Vistos los artículos citados y demás de general y pertinente aplicación.

Fallo


Que debemos DESESTIMAR Y DESESTIMAMOS EL RECURSO DE SUPLICACIÓN interpuesto por la representación letrada de DON Roberto contra la Sentencia nº 153/10 dictada por el Juzgado de lo Social número Dos de La Rioja, de fecha 16 de marzo de 2010 , en autos promovidos por el recurrente frente al INSS, la TGSS, la Mutua FREMAP y la empresa 'General de Techos e Instalaciones, S.L.', en materia de incapacidad permanente y CONFIRMAMOS DICHA SENTENCIA, sin expresa condena en costas.
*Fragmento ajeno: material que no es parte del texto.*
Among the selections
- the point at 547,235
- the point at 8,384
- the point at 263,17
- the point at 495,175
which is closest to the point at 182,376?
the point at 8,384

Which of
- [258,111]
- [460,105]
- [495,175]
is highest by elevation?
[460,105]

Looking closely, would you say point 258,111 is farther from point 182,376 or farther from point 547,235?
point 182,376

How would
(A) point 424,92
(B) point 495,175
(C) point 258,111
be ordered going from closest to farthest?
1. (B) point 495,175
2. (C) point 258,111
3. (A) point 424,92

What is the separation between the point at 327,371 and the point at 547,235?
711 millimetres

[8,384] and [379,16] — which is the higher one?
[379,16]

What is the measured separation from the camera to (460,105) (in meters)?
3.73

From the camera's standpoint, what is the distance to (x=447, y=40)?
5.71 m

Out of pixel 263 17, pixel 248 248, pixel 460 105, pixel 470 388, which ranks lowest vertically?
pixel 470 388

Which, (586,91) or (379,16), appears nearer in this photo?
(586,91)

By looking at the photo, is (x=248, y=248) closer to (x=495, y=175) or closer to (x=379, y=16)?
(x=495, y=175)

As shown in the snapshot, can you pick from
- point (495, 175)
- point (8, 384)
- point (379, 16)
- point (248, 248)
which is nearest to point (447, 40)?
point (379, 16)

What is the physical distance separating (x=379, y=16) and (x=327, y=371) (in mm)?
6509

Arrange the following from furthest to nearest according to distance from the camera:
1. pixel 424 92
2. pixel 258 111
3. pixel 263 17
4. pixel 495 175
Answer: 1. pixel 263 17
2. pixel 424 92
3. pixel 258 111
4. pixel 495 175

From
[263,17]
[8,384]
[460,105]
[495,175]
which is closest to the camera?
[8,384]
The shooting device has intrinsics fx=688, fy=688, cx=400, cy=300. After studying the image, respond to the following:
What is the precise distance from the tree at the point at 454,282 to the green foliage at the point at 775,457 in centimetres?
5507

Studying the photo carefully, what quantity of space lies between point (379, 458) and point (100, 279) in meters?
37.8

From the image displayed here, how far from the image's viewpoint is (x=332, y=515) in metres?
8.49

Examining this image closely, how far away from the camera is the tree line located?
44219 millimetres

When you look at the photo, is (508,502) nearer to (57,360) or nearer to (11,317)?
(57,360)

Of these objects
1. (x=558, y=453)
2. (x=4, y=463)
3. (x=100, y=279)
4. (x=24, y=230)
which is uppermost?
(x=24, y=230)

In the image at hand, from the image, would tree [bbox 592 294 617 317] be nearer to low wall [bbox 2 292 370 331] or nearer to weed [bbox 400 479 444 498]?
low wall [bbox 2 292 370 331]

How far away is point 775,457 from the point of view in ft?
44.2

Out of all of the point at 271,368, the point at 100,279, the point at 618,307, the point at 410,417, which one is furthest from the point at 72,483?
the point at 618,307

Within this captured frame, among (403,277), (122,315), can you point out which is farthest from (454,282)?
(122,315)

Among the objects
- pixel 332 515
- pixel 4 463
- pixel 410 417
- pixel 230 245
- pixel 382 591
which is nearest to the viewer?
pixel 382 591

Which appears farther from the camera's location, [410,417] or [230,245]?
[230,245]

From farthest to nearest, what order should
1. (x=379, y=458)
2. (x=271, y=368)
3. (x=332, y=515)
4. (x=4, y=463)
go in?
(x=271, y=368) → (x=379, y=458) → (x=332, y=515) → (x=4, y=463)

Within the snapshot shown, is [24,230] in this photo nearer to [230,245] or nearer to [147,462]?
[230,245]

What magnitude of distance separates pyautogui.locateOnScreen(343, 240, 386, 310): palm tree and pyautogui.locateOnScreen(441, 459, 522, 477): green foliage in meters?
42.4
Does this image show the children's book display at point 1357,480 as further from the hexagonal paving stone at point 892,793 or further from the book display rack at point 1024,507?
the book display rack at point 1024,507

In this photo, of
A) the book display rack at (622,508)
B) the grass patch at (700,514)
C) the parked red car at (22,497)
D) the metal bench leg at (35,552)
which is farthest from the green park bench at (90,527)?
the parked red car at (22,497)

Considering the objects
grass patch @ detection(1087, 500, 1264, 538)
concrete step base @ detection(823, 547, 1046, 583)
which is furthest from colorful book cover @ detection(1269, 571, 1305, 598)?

Notifíquese esta sentencia a las partes y al Ministerio Fiscal, haciéndoles saber que contra la misma pueden interponer Recurso de Casación para la Unificación de Doctrina, debiendo anunciarlo ante esta Sala en el plazo de DIEZ DIAS mediante escrito que deberá llevar firma de Letrado y en la forma señalada en los artículos 215 y siguientes y concordantes de la Ley de Procedimiento Laboral . Si el recurrente es empresario que no goce del beneficio de justicia gratuita y no se ha hecho la consignación oportuna en el Juzgado de lo Social, deberá ésta consignarse en la cuenta que esta Sala tiene abierta con el nº 2268-0000-66-0267- 10 del BANESTO, Código de Entidad 0030 y Código de Oficina 8029 pudiendo sustituirse la misma por aval bancario, así como el depósito para recurrir de 300 euros que deberá ingresarse ante esta misma Sala de lo Social del Tribunal Superior de Justicia de La Rioja, en la cuenta arriba indicada. Expídanse testimonios de esta resolución para unir al Rollo correspondiente y autos de procedencia, incorporándose su original al correspondiente libro de Sentencias.

Así por esta nuestra Sentencia, lo pronunciamos mandamos y firmamos.